__PASSAGE SHOWN__
# Red Cab Sauvignon from Grape Juice Pails



## JerryF (Jan 20, 2013)

Late September 2010 my son's father-in-law invited me to join him in making a batch of red cabernet sauvignon. We purchased I think it was something like 18 5-gal pails of the juice from a local vendor (well respected vendor - juice source California). My son's father-in-law is Italian born and we made the wine in accordance with his family's traditional Italian method. Juice all-in the glass demi-jons, no yeast, sugar or other additives (just the juice, still loaded with skins and pulp). Over time and multiple rackings, etc., we finally bottled in May 2011. The wine is very good. I asked him if he knew what the ABV% was and he had no idea, just made it the traditional way his family has always done it since the 1930's. If we wanted to get an "approximation" of ABV, can we make any kind of assumption on what the SG of the juice might have been initially? I read the SG as it is today at 0.997 but without an intial SG, there's no way I know to make the ABV calculation of ISG-FSG/0.0074 for the estimate. 

Just curious as the answer will in no way change our opinion on what has turned out to be a very tasty, med-dry Cab. Jerry


----------



## novalou (Jan 20, 2013)

JerryF said:


> Late September 2010 my son's father-in-law invited me to join him in making a batch of red cabernet sauvignon. We purchased I think it was something like 18 5-gal pails of the juice from a local vendor (well respected vendor - juice source California). My son's father-in-law is Italian born and we made the wine in accordance with his family's traditional Italian method. Juice all-in the glass demi-jons, no yeast, sugar or other additives (just the juice, still loaded with skins and pulp). Over time and multiple rackings, etc., we finally bottled in May 2011. The wine is very good. I asked him if he knew what the ABV% was and he had no idea, just made it the traditional way his family has always done it since the 1930's. If we wanted to get an "approximation" of ABV, can we make any kind of assumption on what the SG of the juice might have been initially? I read the SG as it is today at 0.997 but without an intial SG, there's no way I know to make the ABV calculation of ISG-FSG/0.0074 for the estimate.
> 
> Just curious as the answer will in no way change our opinion on what has turned out to be a very tasty, med-dry Cab. Jerry



Making it like this is risky. You really don't know if the wild yeast will give you a good tasting wine. Ever have cider in the fridge ferment on you? Sometimes it is nasty. Use a yeast starter.

Without that original SG reading, there's no way of knowing the alcohol content.


----------



## Runningwolf (Jan 20, 2013)

Jerry I think you would be safe to assume it started out at 21 brix as this is what most commercial places shoot for when selling these pails. No guarantee though. While the process you have chosen to take is risky there are still many folks doing it successfully. I would suggest to you to drink it early before it spoils (within the next year), but others will tell you they're still drinking it two or three years later. At that point it is what I would call salad dressing.


----------



## JerryF (Jan 20, 2013)

__DIRECTIVE 1__
According to the wine-making thread, what starting sugar level does Runningwolf say it would be safe to assume for the juice?

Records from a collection
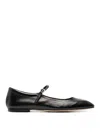 Aeyde Dancer Uma Nappa In Black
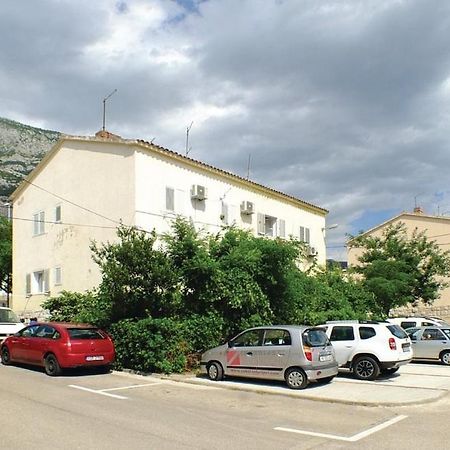 Apartman Anka Makarska Exterior foto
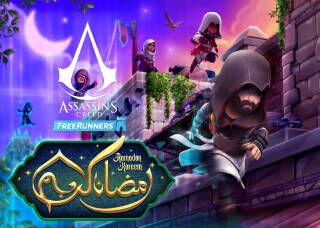 Assassin's Creed Freerunners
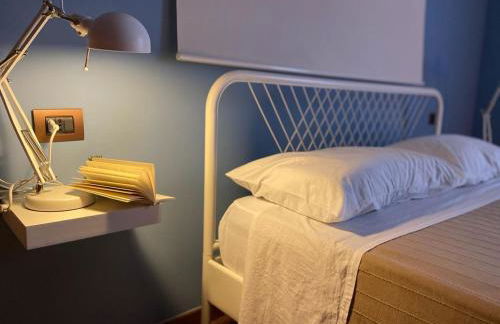 Villa Rosella - Appartamento 1 - Con Piscina - A 150 m dal mare - Foto 21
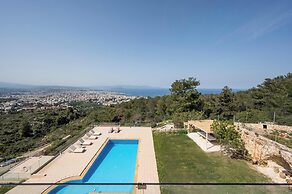 Lithea Seaview Villa & Estate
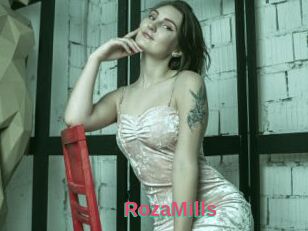 RozaMills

__DIRECTIVE 2__
Write out every line of the records exactly as they appear, keeping only the captions and leaving the pictures out of your answer.

__OUTPUT 1__
21 brix

__OUTPUT 2__
 Aeyde Dancer Uma Nappa In Black
 Apartman Anka Makarska Exterior foto
 Assassin's Creed Freerunners
 Villa Rosella - Appartamento 1 - Con Piscina - A 150 m dal mare - Foto 21
 Lithea Seaview Villa & Estate
 RozaMills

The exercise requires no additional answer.